Für Shigellen, Verursacher der Bakterienruhr, konnte das Forscherteam bereits
dieselbe Flexibilität nachweisen. Der „molekulare Baukasten“, wie Schmelz ihn
bezeichnet, ist hier sehr ähnlich und so können die Erkenntnisse dieser Studie
vermutlich auf weitere bakterielle Krankheitserreger übertragen werden.
Originalpublikation:
Mikhail Kudryashev*, Marco Stenta*, Stefan Schmelz*, Marlise
Amstutz*, Ulrich Wiesand*, Daniel Castaño-Díez, Matteo T Degiacomi, Stefan
Münnich, Christopher KE Bleck, Julia Kowal, Andreas Diepold, Dirk W Heinz,
Matteo Dal Peraro, Guy R Cornelis, Henning Stahlberg
*Diese Autoren haben gleichermaßen zu der Studie
beigetragen.
In situ
structural analysis of the Yersinia enterocolitica injectisome
eLife,
2013, DOI: http://dx.doi.org/10.7554/elife.00792
Die Abteilung "Molekulare Strukturbiologie"
untersucht die räumliche Struktur und die Funktion einzelner Moleküle.

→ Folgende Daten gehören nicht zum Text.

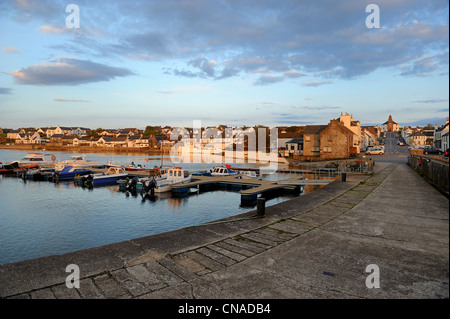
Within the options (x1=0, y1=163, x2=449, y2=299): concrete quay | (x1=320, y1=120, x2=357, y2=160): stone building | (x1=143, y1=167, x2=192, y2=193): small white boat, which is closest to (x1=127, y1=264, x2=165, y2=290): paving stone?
(x1=0, y1=163, x2=449, y2=299): concrete quay

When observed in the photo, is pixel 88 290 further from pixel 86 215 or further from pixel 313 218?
pixel 86 215

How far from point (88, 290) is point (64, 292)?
0.55m

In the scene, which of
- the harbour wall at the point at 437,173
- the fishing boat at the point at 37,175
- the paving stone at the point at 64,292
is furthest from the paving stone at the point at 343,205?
the fishing boat at the point at 37,175

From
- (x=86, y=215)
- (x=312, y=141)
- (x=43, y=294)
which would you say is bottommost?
(x=86, y=215)

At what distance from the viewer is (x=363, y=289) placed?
6.88m

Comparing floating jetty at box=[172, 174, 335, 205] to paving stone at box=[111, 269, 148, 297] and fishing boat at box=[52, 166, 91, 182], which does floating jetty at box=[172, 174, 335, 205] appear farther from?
fishing boat at box=[52, 166, 91, 182]

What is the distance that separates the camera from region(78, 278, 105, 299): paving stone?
6664 mm

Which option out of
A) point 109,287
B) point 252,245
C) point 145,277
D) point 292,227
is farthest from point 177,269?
point 292,227

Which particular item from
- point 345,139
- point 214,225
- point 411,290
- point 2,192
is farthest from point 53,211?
point 345,139

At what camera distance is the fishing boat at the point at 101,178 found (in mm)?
Result: 41438

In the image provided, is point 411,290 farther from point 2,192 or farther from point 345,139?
point 345,139

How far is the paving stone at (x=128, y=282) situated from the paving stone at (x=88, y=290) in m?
0.61

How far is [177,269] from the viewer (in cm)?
827

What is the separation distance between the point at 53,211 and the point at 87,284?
23518 mm
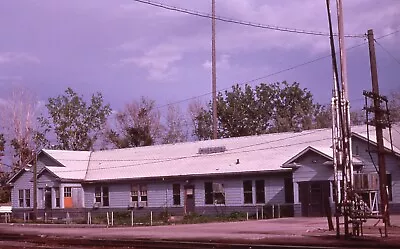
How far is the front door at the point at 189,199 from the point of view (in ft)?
149

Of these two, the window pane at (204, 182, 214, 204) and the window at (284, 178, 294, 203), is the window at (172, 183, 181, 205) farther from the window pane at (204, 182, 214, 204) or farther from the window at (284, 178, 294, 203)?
the window at (284, 178, 294, 203)

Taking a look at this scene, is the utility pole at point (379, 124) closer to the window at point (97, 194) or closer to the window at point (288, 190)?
the window at point (288, 190)

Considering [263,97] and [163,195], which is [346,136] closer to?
[163,195]

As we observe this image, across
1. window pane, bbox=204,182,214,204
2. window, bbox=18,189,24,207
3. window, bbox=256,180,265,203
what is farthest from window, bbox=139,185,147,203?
window, bbox=18,189,24,207

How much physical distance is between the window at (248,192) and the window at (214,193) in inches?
68.6

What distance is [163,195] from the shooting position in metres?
46.8

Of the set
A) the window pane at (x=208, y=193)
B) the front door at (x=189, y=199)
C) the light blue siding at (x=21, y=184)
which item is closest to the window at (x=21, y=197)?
the light blue siding at (x=21, y=184)

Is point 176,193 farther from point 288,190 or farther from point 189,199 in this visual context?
point 288,190

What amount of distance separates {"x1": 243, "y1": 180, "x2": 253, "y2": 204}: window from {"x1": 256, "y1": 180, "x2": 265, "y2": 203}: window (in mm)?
466

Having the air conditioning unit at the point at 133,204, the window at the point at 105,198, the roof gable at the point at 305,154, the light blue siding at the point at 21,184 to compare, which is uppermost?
the roof gable at the point at 305,154

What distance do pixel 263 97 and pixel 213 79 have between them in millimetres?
17201

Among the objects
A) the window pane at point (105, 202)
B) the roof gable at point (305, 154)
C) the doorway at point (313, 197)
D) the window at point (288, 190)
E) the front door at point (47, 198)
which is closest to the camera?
the roof gable at point (305, 154)

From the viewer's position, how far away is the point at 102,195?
51.3m

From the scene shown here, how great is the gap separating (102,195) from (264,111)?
30.7 meters
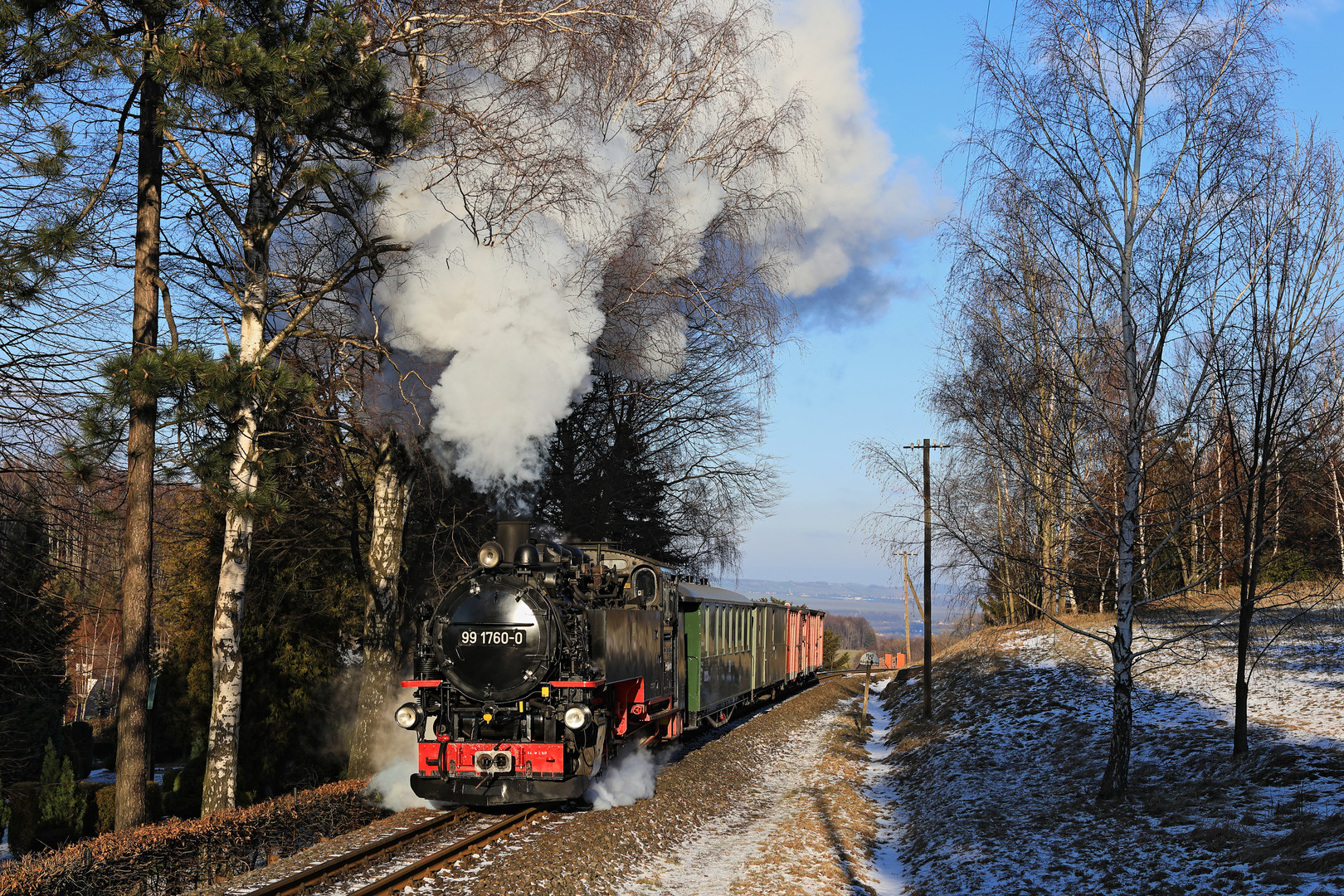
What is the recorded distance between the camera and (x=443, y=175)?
1047 cm

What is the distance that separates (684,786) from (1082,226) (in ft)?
24.0

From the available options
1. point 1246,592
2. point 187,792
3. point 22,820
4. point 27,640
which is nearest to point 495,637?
point 1246,592

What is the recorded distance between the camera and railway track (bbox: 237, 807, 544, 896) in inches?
239

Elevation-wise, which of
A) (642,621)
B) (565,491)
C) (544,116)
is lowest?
(642,621)

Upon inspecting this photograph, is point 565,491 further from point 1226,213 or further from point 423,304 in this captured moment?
point 1226,213

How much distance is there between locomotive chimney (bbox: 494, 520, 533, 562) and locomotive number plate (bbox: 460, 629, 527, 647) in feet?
2.49

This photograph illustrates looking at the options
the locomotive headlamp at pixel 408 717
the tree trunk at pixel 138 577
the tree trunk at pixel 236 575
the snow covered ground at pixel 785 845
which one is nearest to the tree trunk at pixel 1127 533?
the snow covered ground at pixel 785 845

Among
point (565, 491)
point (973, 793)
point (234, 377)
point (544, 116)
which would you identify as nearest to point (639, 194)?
point (544, 116)

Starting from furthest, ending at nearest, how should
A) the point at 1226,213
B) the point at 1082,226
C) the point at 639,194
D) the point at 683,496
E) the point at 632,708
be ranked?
the point at 683,496
the point at 639,194
the point at 632,708
the point at 1082,226
the point at 1226,213

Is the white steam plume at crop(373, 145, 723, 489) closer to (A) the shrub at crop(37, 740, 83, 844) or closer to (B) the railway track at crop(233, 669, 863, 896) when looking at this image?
(B) the railway track at crop(233, 669, 863, 896)

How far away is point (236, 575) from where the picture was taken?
30.0ft

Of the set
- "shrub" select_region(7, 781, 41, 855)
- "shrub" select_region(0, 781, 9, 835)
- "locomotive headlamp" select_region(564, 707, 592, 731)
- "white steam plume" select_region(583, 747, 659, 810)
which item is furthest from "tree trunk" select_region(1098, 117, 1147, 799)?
"shrub" select_region(0, 781, 9, 835)

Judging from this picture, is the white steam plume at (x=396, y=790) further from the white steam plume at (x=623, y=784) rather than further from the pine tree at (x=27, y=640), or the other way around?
the pine tree at (x=27, y=640)

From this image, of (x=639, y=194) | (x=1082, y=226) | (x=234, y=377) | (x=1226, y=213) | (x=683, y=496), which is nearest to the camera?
(x=234, y=377)
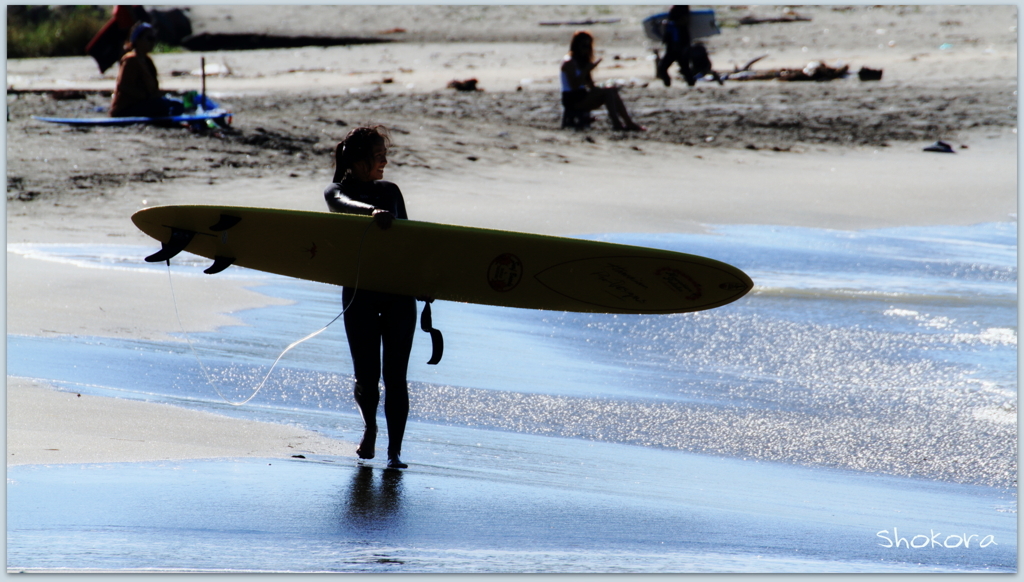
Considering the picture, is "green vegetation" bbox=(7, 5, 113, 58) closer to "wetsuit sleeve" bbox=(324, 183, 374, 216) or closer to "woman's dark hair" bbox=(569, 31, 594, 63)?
"woman's dark hair" bbox=(569, 31, 594, 63)

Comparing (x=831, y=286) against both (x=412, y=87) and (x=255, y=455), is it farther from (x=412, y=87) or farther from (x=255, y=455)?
(x=412, y=87)

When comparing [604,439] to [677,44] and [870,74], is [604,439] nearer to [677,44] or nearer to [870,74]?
[677,44]

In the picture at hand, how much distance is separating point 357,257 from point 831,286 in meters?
4.15

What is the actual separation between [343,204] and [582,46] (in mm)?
8673

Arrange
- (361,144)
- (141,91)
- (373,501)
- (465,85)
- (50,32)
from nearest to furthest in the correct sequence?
(373,501), (361,144), (141,91), (465,85), (50,32)

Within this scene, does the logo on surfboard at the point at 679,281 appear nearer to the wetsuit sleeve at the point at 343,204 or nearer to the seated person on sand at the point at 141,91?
the wetsuit sleeve at the point at 343,204

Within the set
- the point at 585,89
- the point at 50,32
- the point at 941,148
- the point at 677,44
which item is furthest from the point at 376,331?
the point at 50,32

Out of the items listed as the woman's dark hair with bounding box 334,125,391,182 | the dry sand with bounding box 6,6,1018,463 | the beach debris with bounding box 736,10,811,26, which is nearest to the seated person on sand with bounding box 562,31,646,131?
the dry sand with bounding box 6,6,1018,463

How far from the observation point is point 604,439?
14.3ft

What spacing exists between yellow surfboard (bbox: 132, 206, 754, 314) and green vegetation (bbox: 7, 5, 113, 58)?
A: 62.7 feet

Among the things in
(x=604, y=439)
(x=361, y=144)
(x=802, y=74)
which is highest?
(x=361, y=144)

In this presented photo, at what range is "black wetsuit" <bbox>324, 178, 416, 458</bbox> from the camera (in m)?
3.71

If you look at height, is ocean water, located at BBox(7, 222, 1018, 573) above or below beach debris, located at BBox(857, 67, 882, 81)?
below

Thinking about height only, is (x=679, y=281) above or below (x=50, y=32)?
below
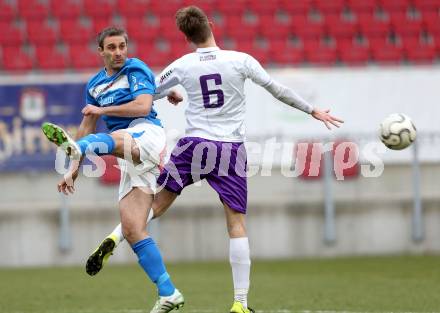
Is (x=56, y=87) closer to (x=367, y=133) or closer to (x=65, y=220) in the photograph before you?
(x=65, y=220)

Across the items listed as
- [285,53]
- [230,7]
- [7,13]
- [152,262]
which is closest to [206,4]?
[230,7]

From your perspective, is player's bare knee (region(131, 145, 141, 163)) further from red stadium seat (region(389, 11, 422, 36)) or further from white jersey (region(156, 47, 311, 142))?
red stadium seat (region(389, 11, 422, 36))

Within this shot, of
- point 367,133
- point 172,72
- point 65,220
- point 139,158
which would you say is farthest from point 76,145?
point 367,133

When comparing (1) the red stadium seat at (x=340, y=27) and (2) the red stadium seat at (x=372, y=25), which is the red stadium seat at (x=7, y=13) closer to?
(1) the red stadium seat at (x=340, y=27)

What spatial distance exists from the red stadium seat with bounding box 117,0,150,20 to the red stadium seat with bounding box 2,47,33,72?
202 cm

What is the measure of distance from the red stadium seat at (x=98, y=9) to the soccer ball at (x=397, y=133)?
1006 centimetres

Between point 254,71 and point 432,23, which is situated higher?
point 432,23

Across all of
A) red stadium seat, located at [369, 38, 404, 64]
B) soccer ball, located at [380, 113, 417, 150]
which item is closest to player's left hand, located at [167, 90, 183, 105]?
soccer ball, located at [380, 113, 417, 150]

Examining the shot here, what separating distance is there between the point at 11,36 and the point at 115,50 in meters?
10.5

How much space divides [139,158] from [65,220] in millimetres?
6272

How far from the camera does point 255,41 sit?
55.2ft

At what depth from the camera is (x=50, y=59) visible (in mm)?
16078

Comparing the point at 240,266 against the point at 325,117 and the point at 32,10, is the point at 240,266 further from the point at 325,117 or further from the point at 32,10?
the point at 32,10

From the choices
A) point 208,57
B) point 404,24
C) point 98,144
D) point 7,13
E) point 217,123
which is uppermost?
point 7,13
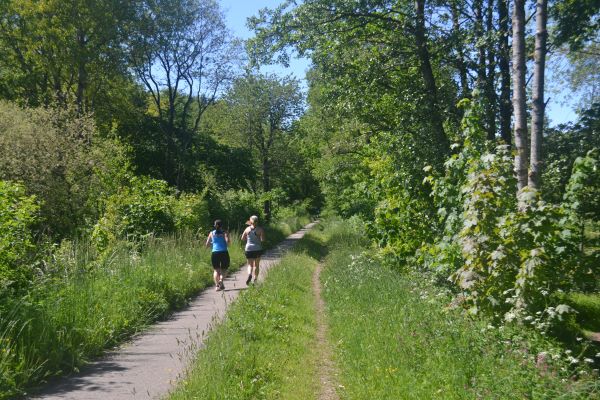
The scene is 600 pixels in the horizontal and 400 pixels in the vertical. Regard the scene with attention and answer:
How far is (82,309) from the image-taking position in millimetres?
7301

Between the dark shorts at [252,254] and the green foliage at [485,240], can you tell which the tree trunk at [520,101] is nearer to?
the green foliage at [485,240]

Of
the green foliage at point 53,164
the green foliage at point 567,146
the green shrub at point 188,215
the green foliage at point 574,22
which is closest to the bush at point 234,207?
the green shrub at point 188,215

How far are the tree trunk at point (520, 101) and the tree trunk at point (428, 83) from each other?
5161 mm

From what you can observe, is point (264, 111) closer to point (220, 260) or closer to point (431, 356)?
point (220, 260)

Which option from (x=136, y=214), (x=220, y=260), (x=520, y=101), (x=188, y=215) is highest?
(x=520, y=101)

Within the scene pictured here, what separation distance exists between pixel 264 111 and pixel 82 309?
98.2 feet

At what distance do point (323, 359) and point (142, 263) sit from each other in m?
5.22

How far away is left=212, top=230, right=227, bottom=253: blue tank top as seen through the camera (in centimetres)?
1240

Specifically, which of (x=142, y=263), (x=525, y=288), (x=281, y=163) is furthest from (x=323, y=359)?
(x=281, y=163)

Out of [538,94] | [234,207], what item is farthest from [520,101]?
[234,207]

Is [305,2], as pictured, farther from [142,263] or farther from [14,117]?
[14,117]

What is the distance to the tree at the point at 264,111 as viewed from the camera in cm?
3547

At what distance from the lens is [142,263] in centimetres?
1101

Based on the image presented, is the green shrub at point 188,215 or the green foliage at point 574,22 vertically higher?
the green foliage at point 574,22
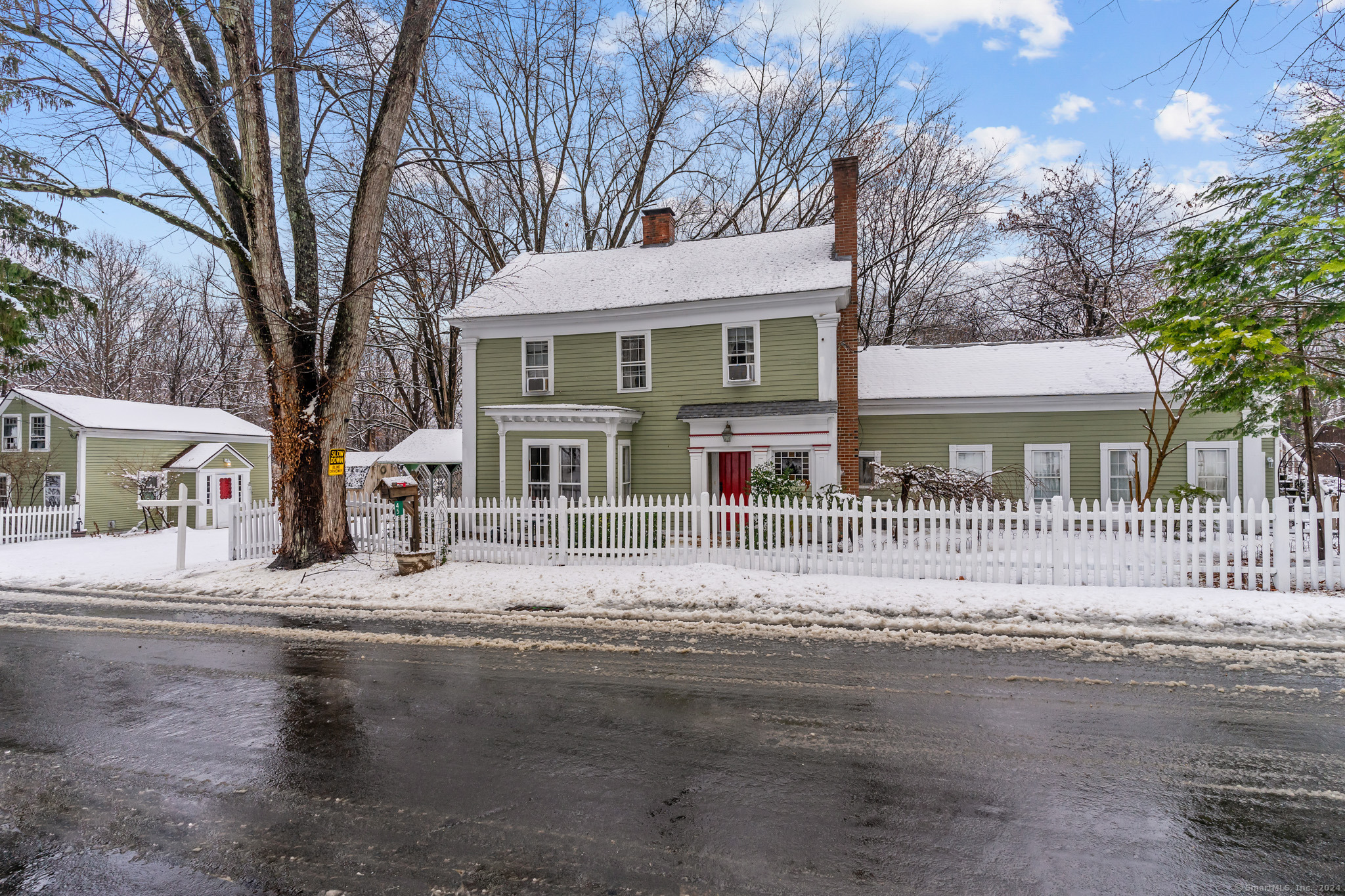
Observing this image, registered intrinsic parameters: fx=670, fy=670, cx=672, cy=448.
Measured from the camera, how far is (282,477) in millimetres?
12148

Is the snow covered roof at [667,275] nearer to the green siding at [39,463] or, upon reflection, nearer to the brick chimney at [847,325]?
A: the brick chimney at [847,325]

Dazu
nutzt sie moderne Techniken wie die Röntgenstrukturanalyse, die
Kernresonanzspektroskopie (NMR) und die Massenspektrometrie. Im Fokus stehen
sowohl Biomakromoleküle als auch niedermolekulare Naturstoffe.
Das Helmholtz-Zentrum für Infektionsforschung (HZI)
Am Helmholtz-Zentrum für Infektionsforschung (HZI)
untersuchen Wissenschaftler die Mechanismen von Infektionen und ihrer Abwehr.
Was Bakterien oder Viren zu Krankheitserregern macht: Das zu verstehen soll den
Schlüssel zur Entwicklung neuer Medikamente und Impfstoffe liefern.